PhysicalQuantities is a module for Python 3.6 that allows calculations to be aware of physical units with a focus on engineering applications. Built-in unit conversion ensures that calculations will result in the correct aggregate unit.
The module also contains an extension for IPython. This allows greatly simplified use by typing in physical quantities directly as number and unit.

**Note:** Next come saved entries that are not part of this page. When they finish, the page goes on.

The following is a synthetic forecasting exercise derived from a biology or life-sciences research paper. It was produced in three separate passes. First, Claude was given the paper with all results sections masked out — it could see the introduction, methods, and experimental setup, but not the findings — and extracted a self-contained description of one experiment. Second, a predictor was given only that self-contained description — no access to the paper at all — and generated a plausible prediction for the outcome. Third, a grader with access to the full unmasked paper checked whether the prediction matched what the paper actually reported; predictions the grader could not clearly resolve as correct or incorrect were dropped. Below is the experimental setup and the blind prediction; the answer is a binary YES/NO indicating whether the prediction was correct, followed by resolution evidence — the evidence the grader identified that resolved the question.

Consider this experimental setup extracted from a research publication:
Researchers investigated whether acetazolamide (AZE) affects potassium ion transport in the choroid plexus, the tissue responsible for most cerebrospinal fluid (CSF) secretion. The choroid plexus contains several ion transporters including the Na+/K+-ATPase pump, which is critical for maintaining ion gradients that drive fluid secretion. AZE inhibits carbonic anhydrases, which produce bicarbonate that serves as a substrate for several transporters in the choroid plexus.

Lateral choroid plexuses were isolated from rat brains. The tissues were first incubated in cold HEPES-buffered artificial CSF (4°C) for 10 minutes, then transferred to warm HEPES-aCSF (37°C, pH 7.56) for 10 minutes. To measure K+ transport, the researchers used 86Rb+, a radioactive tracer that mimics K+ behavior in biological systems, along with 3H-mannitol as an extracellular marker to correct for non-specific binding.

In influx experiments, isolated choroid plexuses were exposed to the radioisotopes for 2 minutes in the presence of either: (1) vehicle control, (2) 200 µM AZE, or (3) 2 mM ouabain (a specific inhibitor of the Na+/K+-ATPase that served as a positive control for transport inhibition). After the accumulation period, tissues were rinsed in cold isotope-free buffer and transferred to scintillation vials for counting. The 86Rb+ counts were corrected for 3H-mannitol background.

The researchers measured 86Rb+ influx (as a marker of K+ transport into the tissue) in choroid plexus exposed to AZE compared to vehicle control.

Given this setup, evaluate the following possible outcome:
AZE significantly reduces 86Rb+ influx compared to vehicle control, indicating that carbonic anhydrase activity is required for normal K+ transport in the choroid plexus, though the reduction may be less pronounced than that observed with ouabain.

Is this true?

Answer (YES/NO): NO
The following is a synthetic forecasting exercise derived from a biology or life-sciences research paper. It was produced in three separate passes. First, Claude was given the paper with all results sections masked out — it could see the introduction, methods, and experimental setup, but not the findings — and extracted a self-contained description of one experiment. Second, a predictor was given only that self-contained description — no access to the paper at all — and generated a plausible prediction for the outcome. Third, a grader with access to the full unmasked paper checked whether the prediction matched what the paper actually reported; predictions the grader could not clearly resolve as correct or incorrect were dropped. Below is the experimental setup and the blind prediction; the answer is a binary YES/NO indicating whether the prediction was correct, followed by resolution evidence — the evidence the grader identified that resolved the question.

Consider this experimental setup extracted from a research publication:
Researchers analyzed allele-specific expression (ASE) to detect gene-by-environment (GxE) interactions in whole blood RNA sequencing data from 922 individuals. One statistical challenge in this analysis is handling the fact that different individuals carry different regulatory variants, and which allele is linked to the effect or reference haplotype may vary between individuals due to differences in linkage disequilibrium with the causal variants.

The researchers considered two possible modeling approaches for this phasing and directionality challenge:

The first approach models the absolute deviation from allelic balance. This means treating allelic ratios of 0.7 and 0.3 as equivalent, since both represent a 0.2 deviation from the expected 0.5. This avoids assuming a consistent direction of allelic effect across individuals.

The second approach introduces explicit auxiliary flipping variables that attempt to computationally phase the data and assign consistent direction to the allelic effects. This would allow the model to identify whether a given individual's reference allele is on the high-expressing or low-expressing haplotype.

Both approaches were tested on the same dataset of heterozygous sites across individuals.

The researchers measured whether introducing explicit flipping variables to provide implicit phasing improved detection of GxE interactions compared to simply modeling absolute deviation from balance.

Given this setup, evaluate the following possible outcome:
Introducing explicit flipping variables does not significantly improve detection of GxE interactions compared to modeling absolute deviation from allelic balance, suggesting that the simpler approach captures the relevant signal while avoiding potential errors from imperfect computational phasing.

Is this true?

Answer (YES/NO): YES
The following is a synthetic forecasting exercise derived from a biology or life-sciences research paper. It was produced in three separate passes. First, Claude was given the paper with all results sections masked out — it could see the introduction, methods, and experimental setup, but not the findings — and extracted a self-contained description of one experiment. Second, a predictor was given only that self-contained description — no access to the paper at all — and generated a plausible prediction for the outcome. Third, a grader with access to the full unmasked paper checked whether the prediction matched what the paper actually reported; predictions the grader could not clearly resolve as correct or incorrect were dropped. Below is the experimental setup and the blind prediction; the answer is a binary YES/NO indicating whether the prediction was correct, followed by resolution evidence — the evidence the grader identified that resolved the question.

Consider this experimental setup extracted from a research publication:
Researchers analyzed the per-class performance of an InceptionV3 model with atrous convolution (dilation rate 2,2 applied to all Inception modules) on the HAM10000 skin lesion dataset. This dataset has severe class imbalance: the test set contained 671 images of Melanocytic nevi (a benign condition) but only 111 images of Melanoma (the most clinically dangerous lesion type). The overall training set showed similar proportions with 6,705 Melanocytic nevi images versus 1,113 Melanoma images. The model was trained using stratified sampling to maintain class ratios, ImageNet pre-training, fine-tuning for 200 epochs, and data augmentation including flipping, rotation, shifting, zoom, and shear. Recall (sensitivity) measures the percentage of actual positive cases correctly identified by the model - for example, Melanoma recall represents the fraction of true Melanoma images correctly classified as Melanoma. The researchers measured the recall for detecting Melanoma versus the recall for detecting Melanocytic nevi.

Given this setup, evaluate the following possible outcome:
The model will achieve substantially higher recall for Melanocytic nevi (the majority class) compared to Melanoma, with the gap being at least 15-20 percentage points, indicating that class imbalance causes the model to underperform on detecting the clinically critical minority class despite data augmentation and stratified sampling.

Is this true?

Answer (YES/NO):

In [1]: %load_ext PhysicalQuantities.ipython
In [2]: a = 100mm
In [3]: a
Out[3]: 100 mm
In [4]: a.cm
Out[5]: 10.0 cm
In [5]: a = 10_000_000 nm
In [6]: a.autoscale
Out[6]: 1.0 cm
In [7]: a = 10 m/s
In [8]: 5s * a
Out[8]: 50 m
dB calculations are supported, too:
In [1]: u = 10V
In [2]: u.dB
Out[2]: 20.0 dBV
In [3]: p = 10 dBm
In [4]: p
Out[4]: 10 dBm
In [5]: p.W
Out[5]: 0.01 W
In [6]: p.mW
Out[6]: 10.0 mW
Additional units, e.g. imperial units:
In [1]: %precision 2
Out[1]: '%.2f'
In [2]: import PhysicalQuantities.imperial
In [3]: a = 2 inch
In [4]: a
Out[4]: 2 inch
In [5]: a.mil
Out[5]: 2000.00 mil
In [6]: a.mm
Out[6]: 50.80 mm
Using PhysicalQuantities in plain Python:
>>> from PhysicalQuantities import q
>>> 1 * q.mm
1 mm
>>> 1 * q.dBm
1 dBm
>>>
This module requires Python 3.6 or above. This is due to the use of new features like f strings or supporting underscores in numeric literals.
To install, simply do a
pip install PhysicalQuantities
There also is a conda receive, so you can do
conda build
to generate a conda package. I will upload a receipe to conda-forge at a later time.